CDS and Hy-Vee are offering incentives to employees who participate in the wellness programs, each with a grand prize and smaller awards along the way. Each member of Hy-Vee’s top Lighten Up Iowa team will receive a $1,000 shopping spree, and the company will refund each employee’s $10 registration cost if he or she completes the program. At CDS, each employee who meets a minimum requirement of 200,000 steps will be eligible for entry into a grand-prize drawing for a trip for two to Walt Disney World.

Companies that work with health benefits are also beefing up their wellness programs. Wellmark Blue Cross and Blue Shield, which already had a number of wellness initiatives throughout the year, has 34 teams signed up for Lighten Up Iowa, according to Angela Feig, a spokeswoman for the company. Employees can earn company “Wellbucks” – points that accumulate for prizes and special Well for Life (fitness center) classes –based on how much exercising they do, Feig said.

“We do a lot with wellness, and a few years ago, we compared 1,000 Wellmark staff members in our wellness program to a statistically matched group of non-participants, and we found that our staff members who were more fit and ate right had lower medical costs related to chronic lifestyle conditions and used less sick leave,” Feig said. “It all ties back to your corporate bottom line.”

Holmes Murphy & Associates Inc. also wants its employees to channel what they’ve learned about health insurance and wellness into practicing healthy behaviors.

Holmes Murphy has 19 teams from its West Des Moines headquarters signed up for Lighten Up Iowa, as well as teams at each of its other eight offices. The company’s CEO, Doug Reichardt, is encouraging competition by offering a “big prize,” according to Michele Hanna, the vice president of marketing for Holmes Murphy.
----
--- EXERCISE DETAILS ---
Please translate this sentence from the workplace wellness excerpt into Spanish: "Holmes Murphy & Associates Inc. also wants its employees to channel what they’ve learned about health insurance and wellness into practicing healthy behaviors." The data that comes next is from a different source.

--- GIVEN INFORMATION ---
----
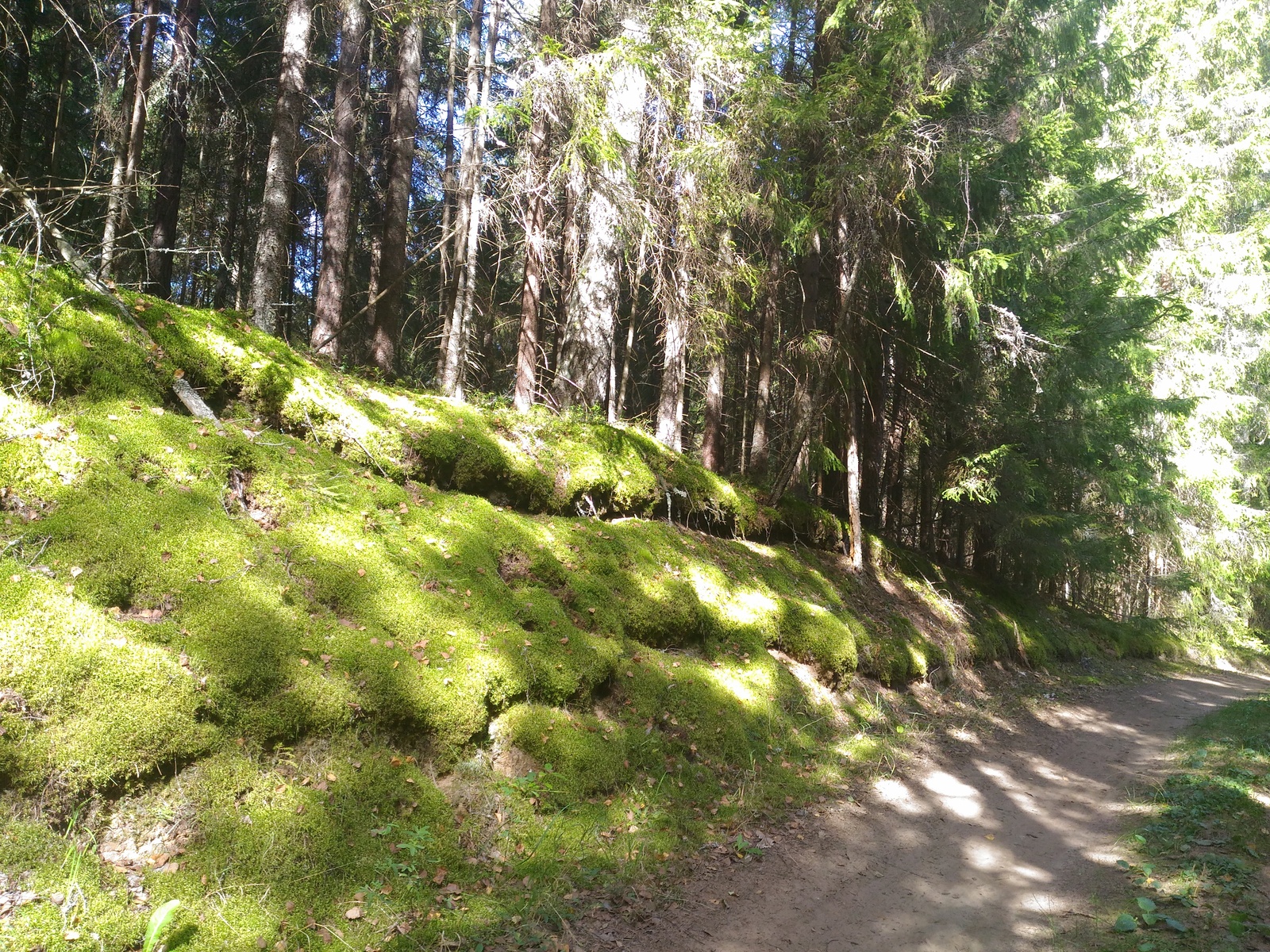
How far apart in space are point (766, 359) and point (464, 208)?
5685mm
----
--- RESPONSE AREA ---
Holmes Murphy & Associates Inc. también quiere que sus empleados canalicen lo que han aprendido sobre seguros de salud y bienestar en la práctica de hábitos saludables.